───── Given entries ─────
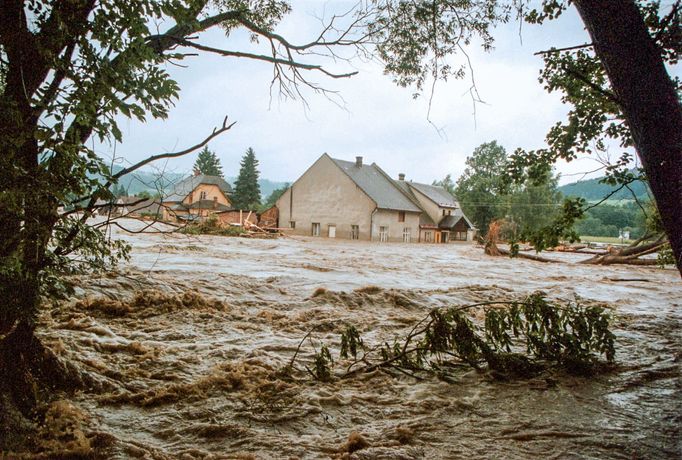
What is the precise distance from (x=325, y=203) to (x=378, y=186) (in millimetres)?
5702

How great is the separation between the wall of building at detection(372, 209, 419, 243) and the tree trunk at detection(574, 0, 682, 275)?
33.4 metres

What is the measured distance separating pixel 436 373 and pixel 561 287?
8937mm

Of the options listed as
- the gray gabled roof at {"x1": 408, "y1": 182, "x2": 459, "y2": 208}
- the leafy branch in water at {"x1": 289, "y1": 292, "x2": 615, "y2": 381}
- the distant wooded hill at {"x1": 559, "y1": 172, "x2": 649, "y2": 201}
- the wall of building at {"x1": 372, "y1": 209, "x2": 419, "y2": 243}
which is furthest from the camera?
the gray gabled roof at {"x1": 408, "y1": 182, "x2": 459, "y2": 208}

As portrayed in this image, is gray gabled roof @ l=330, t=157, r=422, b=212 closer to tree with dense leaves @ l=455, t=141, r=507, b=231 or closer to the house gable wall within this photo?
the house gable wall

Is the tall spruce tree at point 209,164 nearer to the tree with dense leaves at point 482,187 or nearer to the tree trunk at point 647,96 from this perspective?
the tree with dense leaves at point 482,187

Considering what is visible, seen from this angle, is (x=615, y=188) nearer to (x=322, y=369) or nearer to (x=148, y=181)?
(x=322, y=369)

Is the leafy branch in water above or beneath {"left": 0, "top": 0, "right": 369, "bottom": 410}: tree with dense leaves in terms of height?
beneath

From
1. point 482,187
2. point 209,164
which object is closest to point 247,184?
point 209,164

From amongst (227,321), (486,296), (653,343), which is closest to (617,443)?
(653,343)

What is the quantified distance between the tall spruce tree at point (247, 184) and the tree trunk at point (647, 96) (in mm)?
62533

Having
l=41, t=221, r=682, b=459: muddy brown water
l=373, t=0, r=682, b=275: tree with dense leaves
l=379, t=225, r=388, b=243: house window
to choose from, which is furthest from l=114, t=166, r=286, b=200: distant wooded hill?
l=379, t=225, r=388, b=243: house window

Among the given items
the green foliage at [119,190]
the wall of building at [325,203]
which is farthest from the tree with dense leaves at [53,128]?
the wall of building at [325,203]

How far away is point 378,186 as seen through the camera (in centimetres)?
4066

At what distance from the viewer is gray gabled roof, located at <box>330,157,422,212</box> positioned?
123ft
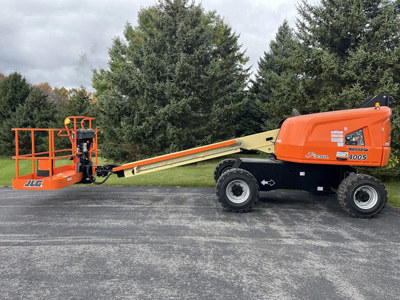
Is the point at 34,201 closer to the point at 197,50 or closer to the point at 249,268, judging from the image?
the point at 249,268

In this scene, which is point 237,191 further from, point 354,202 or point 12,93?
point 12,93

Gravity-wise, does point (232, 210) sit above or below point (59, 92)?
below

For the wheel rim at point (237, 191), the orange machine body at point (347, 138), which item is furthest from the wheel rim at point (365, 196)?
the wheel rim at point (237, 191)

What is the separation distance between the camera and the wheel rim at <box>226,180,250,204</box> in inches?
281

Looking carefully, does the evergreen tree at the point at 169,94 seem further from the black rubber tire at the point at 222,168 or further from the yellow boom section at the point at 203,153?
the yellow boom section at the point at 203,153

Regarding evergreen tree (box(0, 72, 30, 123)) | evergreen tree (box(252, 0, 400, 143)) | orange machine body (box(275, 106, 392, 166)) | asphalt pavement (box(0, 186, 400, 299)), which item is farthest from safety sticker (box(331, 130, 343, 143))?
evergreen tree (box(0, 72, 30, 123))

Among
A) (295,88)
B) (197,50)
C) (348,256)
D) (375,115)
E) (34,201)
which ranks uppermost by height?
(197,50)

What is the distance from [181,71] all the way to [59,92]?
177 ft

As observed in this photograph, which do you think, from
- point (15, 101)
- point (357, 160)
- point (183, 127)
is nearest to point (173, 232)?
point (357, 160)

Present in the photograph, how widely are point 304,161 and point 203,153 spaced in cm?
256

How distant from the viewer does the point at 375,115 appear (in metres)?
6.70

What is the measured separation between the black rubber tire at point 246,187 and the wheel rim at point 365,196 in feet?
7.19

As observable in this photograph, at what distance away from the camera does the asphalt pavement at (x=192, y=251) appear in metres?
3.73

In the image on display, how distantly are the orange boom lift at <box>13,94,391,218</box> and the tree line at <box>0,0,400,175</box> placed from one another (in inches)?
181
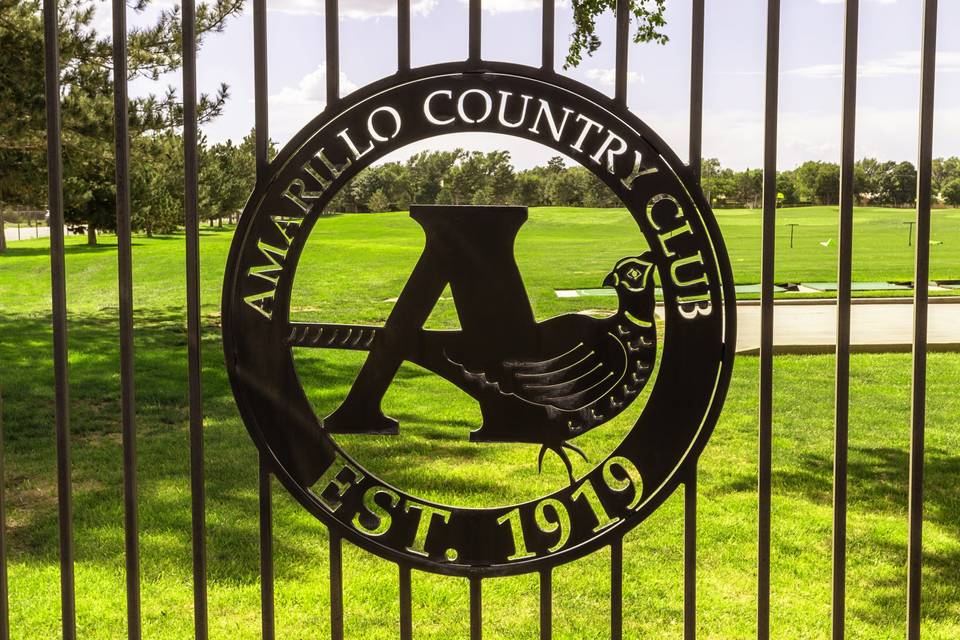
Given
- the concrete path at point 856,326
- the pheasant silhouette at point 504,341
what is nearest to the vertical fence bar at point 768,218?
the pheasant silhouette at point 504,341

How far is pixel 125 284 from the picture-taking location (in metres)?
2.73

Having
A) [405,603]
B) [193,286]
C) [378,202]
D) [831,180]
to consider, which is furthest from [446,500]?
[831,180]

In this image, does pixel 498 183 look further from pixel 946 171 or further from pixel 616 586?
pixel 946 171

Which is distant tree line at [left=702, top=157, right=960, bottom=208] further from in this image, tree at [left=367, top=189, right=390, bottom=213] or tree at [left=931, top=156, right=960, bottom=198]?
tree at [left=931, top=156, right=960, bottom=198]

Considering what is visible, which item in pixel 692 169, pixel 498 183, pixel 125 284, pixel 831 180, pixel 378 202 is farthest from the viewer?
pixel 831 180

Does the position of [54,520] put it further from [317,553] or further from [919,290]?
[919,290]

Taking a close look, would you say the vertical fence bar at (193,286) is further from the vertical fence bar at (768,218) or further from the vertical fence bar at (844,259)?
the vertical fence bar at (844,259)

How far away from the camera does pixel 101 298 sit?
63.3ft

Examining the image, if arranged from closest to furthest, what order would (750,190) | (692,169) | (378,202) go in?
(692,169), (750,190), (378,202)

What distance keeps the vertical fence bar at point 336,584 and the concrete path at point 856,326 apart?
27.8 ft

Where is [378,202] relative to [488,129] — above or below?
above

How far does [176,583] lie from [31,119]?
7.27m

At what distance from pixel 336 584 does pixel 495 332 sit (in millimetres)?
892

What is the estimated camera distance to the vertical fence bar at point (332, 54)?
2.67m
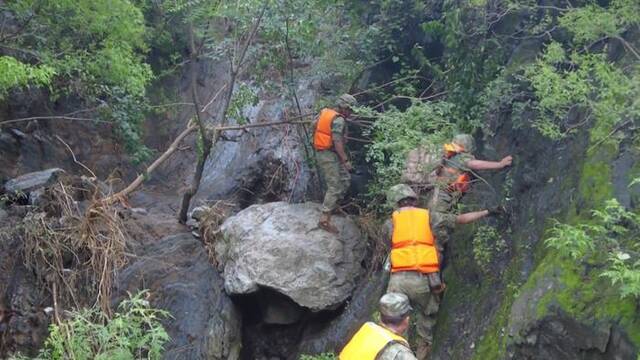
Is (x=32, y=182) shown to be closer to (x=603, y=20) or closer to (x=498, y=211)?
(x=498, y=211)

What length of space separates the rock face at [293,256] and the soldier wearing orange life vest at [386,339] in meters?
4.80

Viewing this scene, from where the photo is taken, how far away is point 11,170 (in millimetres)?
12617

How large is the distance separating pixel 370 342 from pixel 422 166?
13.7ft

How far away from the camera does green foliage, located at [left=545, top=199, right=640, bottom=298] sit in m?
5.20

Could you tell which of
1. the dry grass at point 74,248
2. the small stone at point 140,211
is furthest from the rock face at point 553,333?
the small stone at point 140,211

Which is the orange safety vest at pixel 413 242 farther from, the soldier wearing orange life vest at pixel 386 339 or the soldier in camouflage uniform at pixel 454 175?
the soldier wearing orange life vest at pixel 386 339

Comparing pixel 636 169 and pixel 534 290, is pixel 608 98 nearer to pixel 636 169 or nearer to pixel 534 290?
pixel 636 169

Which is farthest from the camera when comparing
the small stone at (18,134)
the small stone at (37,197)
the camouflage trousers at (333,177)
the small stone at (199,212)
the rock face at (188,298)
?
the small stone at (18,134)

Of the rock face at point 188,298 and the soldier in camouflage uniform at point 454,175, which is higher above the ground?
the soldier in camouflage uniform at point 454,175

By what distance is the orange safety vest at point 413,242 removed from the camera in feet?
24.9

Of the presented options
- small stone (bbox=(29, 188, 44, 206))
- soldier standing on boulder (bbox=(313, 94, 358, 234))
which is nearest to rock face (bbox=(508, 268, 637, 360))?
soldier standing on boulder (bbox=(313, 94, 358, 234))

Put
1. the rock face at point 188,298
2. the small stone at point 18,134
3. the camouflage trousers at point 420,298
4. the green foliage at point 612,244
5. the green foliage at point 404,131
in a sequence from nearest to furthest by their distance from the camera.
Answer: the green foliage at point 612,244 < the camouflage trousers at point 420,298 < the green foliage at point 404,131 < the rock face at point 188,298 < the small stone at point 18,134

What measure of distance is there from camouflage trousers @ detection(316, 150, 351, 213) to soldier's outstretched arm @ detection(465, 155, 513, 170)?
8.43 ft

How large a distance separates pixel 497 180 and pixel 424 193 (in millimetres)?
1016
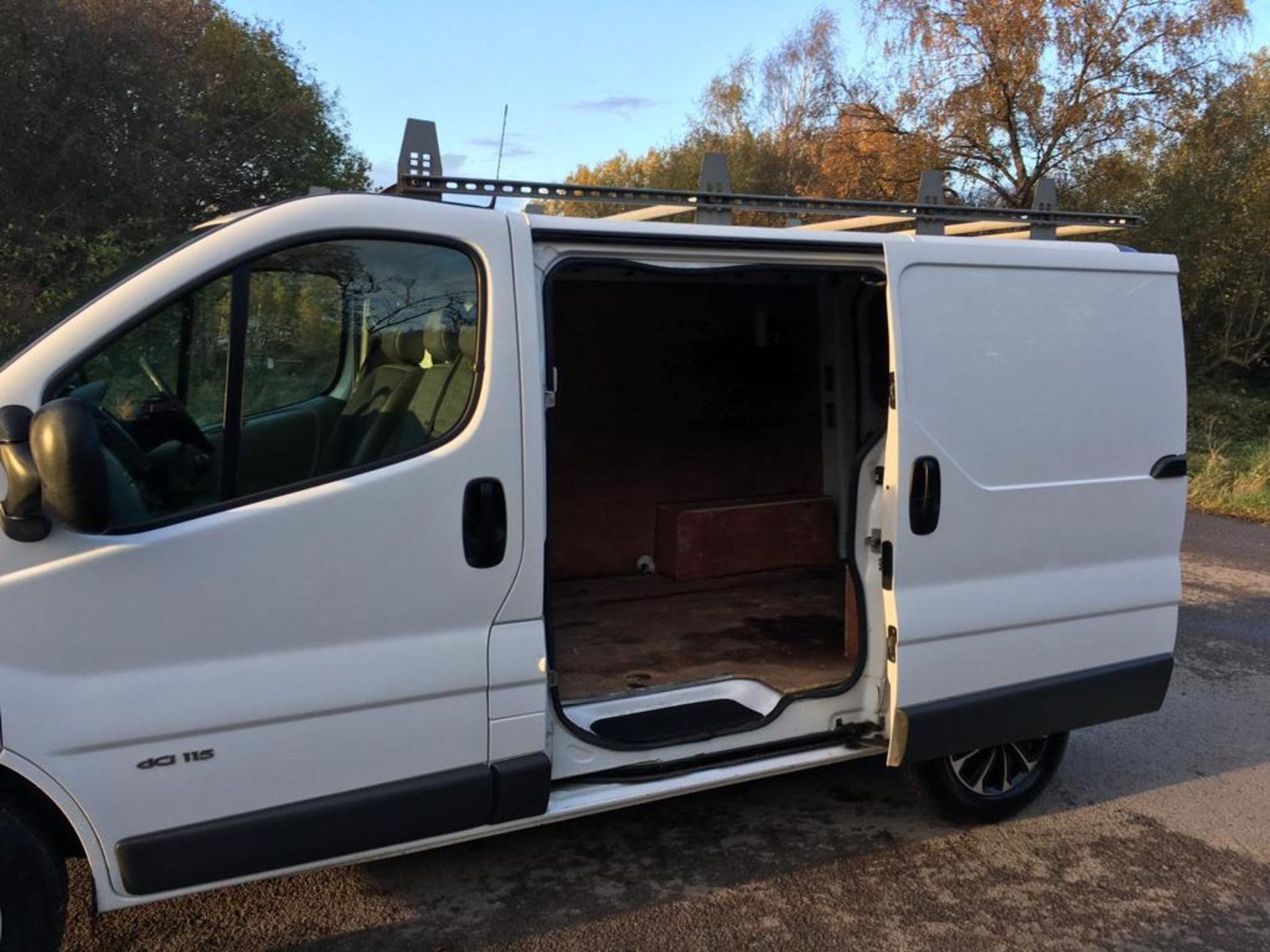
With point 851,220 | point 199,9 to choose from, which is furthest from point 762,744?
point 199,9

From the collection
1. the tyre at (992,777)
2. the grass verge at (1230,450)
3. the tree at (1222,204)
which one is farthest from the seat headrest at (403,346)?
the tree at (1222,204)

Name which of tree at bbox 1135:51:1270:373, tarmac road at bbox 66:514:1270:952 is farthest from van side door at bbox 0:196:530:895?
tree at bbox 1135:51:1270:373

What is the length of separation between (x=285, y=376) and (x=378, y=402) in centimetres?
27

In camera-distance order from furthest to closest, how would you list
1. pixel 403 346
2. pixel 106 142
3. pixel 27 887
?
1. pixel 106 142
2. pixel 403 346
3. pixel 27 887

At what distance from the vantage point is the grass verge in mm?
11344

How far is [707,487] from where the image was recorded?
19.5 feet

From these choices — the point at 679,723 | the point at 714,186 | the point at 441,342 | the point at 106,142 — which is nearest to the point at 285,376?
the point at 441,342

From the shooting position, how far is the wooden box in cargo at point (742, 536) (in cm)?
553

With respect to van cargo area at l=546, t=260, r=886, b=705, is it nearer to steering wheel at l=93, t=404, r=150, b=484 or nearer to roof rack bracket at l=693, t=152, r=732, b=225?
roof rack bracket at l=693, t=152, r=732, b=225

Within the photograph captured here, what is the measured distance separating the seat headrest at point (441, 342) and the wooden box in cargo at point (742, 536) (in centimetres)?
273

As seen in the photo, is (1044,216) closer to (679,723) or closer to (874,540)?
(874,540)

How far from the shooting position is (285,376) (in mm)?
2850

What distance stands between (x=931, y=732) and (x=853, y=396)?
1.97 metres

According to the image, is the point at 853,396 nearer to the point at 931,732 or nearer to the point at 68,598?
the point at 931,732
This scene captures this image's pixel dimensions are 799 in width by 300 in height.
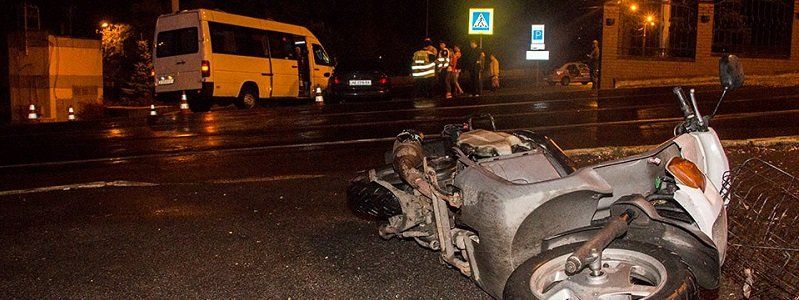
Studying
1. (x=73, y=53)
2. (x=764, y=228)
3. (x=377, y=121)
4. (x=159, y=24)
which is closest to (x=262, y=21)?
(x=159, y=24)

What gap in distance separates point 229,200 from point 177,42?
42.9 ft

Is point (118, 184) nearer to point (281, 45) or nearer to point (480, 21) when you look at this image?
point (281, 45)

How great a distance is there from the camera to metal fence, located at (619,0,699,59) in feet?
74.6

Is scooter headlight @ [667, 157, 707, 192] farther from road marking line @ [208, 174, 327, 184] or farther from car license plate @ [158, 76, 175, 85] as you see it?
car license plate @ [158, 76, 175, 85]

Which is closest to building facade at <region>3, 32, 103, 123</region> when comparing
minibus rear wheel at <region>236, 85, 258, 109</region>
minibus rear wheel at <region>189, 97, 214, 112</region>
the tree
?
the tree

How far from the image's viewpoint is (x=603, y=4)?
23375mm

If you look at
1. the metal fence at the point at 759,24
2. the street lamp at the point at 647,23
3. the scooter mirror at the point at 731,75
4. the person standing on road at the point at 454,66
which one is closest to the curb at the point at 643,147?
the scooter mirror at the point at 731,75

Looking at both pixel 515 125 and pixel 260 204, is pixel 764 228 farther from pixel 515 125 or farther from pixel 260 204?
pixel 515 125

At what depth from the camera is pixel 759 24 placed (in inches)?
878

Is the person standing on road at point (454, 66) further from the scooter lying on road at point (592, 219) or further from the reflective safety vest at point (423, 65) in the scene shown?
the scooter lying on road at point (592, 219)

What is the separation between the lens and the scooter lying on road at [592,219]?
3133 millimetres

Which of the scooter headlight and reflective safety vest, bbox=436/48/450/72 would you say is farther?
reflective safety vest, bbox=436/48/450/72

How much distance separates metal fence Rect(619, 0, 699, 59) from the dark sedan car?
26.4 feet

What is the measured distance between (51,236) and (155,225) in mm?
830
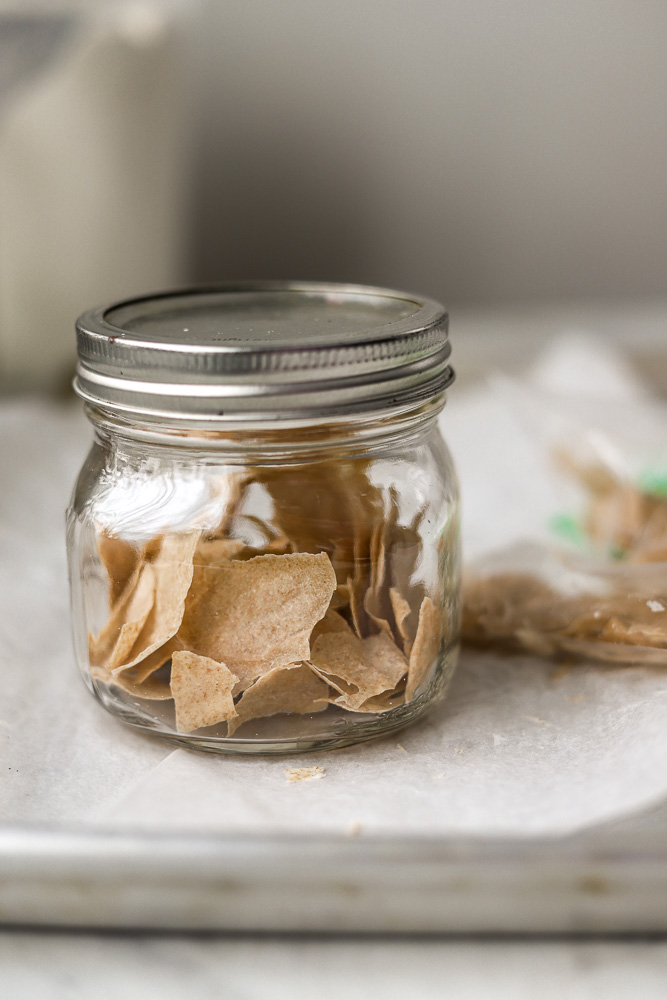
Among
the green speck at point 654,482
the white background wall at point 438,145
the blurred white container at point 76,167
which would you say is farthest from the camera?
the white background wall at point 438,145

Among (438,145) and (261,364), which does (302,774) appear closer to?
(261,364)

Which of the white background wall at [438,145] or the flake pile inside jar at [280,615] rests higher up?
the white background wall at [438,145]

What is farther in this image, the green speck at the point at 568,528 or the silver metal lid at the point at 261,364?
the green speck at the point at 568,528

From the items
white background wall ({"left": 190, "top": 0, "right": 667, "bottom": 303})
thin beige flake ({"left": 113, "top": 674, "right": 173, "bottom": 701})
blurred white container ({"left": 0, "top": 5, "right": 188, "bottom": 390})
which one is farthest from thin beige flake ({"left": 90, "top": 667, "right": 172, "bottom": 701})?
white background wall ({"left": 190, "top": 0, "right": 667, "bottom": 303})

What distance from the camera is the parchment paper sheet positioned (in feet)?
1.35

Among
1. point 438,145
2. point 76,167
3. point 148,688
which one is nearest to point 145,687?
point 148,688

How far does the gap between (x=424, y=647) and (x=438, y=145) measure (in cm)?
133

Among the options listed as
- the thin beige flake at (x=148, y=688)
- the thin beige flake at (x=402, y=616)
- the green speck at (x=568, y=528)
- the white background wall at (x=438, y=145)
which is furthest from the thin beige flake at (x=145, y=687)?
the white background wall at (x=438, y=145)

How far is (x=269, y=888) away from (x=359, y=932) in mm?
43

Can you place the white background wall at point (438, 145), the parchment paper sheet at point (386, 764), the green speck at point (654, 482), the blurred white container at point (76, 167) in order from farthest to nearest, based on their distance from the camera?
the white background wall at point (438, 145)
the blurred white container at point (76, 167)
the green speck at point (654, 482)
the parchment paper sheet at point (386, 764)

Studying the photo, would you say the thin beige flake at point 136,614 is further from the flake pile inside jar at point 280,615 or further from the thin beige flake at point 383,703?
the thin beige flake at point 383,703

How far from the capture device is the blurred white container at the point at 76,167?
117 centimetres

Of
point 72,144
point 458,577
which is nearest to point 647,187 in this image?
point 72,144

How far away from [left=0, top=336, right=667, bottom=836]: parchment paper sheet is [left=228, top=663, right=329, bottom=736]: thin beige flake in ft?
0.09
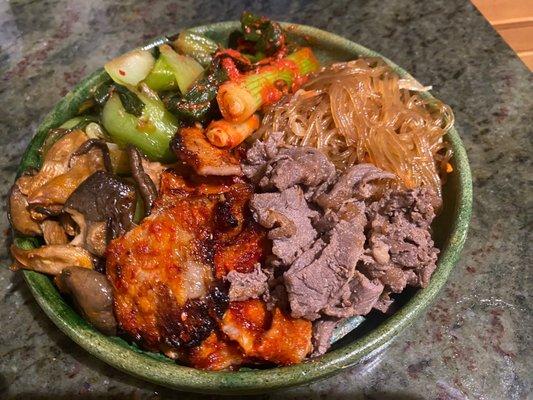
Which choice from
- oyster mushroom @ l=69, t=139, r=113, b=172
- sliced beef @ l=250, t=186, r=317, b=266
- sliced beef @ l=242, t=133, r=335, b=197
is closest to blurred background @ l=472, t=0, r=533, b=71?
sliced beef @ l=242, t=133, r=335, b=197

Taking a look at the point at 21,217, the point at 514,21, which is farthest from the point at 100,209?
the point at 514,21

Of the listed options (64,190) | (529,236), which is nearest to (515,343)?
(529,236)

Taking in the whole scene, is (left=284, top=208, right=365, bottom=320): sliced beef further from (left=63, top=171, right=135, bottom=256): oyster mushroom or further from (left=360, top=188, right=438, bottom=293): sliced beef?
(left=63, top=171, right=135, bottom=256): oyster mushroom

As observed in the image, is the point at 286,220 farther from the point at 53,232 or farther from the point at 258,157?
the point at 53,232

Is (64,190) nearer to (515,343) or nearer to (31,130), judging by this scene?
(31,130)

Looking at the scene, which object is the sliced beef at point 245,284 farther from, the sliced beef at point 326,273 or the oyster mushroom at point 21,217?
─────
Given problem: Locate every line in the records above that contains the string "sliced", with case counting, and copy each of those lines.

Result for this exercise:
- sliced beef @ l=250, t=186, r=317, b=266
- sliced beef @ l=242, t=133, r=335, b=197
sliced beef @ l=242, t=133, r=335, b=197
Taking in the whole scene, is (left=284, top=208, right=365, bottom=320): sliced beef further from (left=63, top=171, right=135, bottom=256): oyster mushroom or further from (left=360, top=188, right=438, bottom=293): sliced beef?
Looking at the scene, which object is the sliced beef at point 245,284 farther from, the sliced beef at point 326,273 or the oyster mushroom at point 21,217?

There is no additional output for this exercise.